As for backlash, if you cut it as I suggest you will have some additional backlash when you use that gear. But in cutting threads, the forces of the cutting will take up the backlash as first contact is made by the threading tool and the gear teeth will stay in contact for the duration of that threading pass. So the increased backlash is of no practical concern for this use.
 
As EPAIII says,

Put it back on the mill, centered properly and recut all the teeth to the deeper depth, then skim the diameter to get the correct depth.

Centre distance doesn't matter with changewheels, since you adjust it on the banjo.
 
Thanks for the advice, everyone. I'll chuck it back up on the mill and recut it. Centered this time, of course.
 
Involute gears can be cut with some variation in the actual pitch diameter. This has even been used to make gears with +1 and -1 tooth, all with the same pitch diameter as the base number.
This is a common misconception but in the end, it only makes for more confusion.

A gear by itself does not have a pitch diameter. "Pitch diameter" in that case is an imaginary number.

Gears only gain a pitch diameter when they are placed in mesh with another gear.
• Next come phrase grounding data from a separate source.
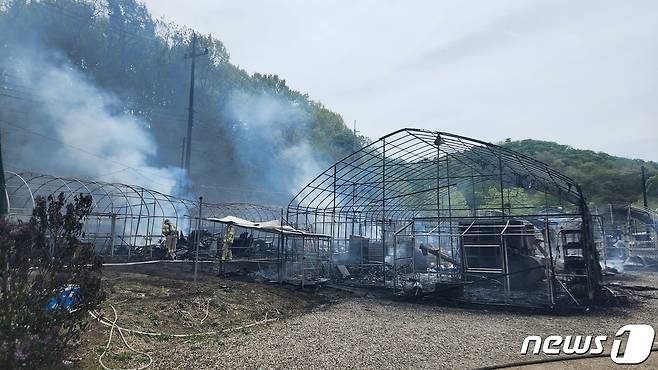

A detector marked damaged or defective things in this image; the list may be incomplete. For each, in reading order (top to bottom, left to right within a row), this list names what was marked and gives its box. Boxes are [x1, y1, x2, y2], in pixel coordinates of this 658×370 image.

burned greenhouse frame [288, 129, 600, 308]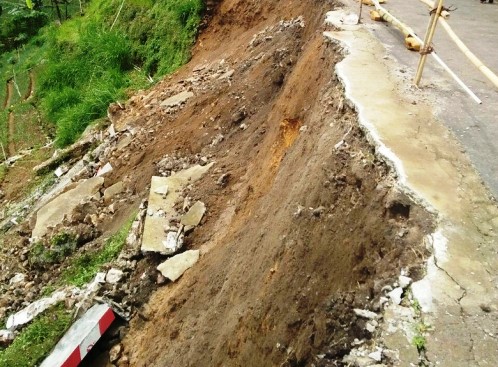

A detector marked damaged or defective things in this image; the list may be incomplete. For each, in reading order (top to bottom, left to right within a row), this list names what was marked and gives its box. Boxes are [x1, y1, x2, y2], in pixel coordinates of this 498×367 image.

broken concrete chunk [160, 91, 194, 108]
broken concrete chunk [103, 181, 125, 204]
broken concrete chunk [32, 178, 104, 239]
broken concrete chunk [180, 201, 205, 227]
broken concrete chunk [104, 268, 124, 286]
broken concrete chunk [158, 250, 200, 282]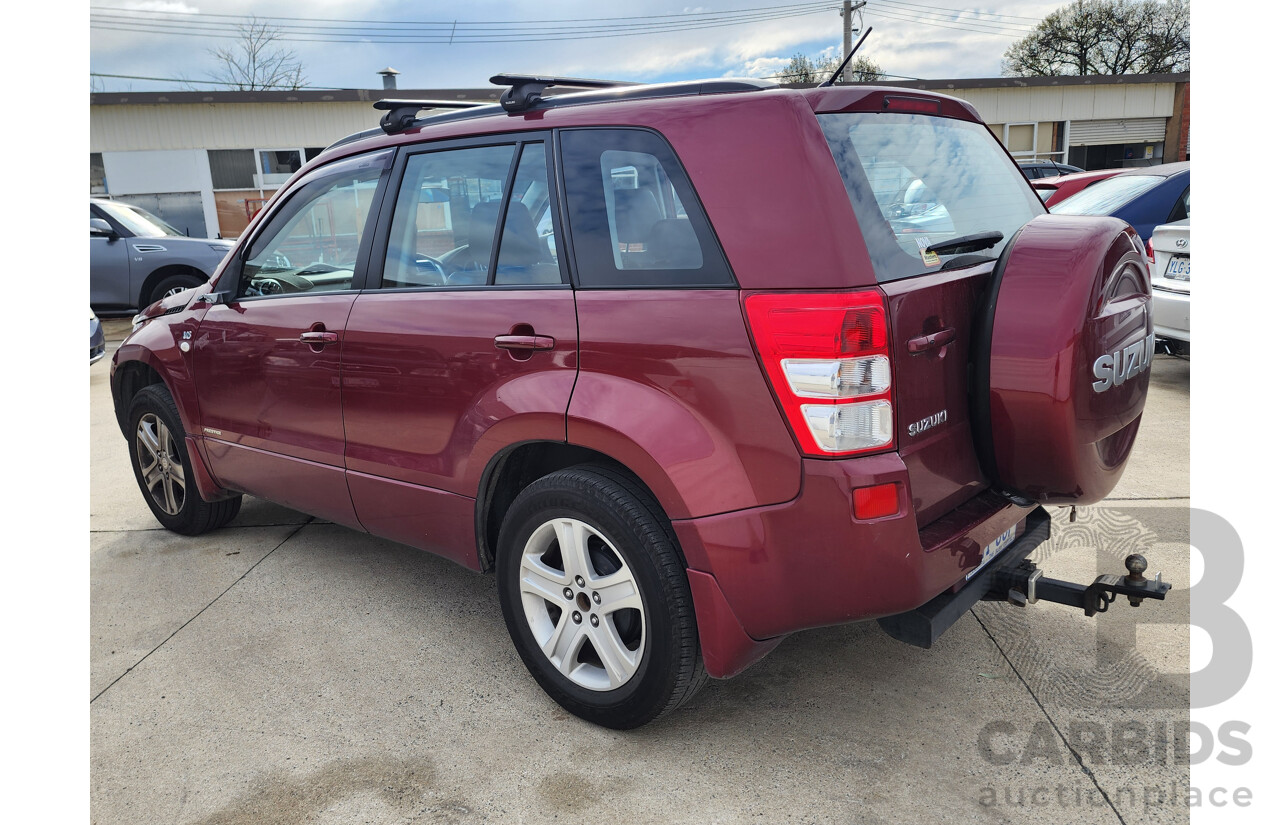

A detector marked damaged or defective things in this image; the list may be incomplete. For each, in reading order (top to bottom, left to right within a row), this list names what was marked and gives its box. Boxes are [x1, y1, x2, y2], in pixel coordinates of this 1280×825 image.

cracked pavement [87, 317, 1187, 823]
At that moment, the "pitch diameter" is determined by the center distance and the ratio between the numbers of teeth. Nothing else. There is no way to measure it. It is mathematically derived and imaginary.

In this case, I'd have tried the parts before getting upset, because space cutters are not correct anyhow and the "translating gears" go through several more reductions which will smooth out any unevenness in the motion, and you don't do metric on an inch lathe all that often anyhow. Why run the risk of a misindex in the dividing head and wrecking the part if it's not going to make any difference ?

At least try it first. Roll them together by hand and see how smooth they roll, that's all that counts. The teeth are not the correct shape even if they were cut on center, see what real-world difference this mistake made before getting too concerned.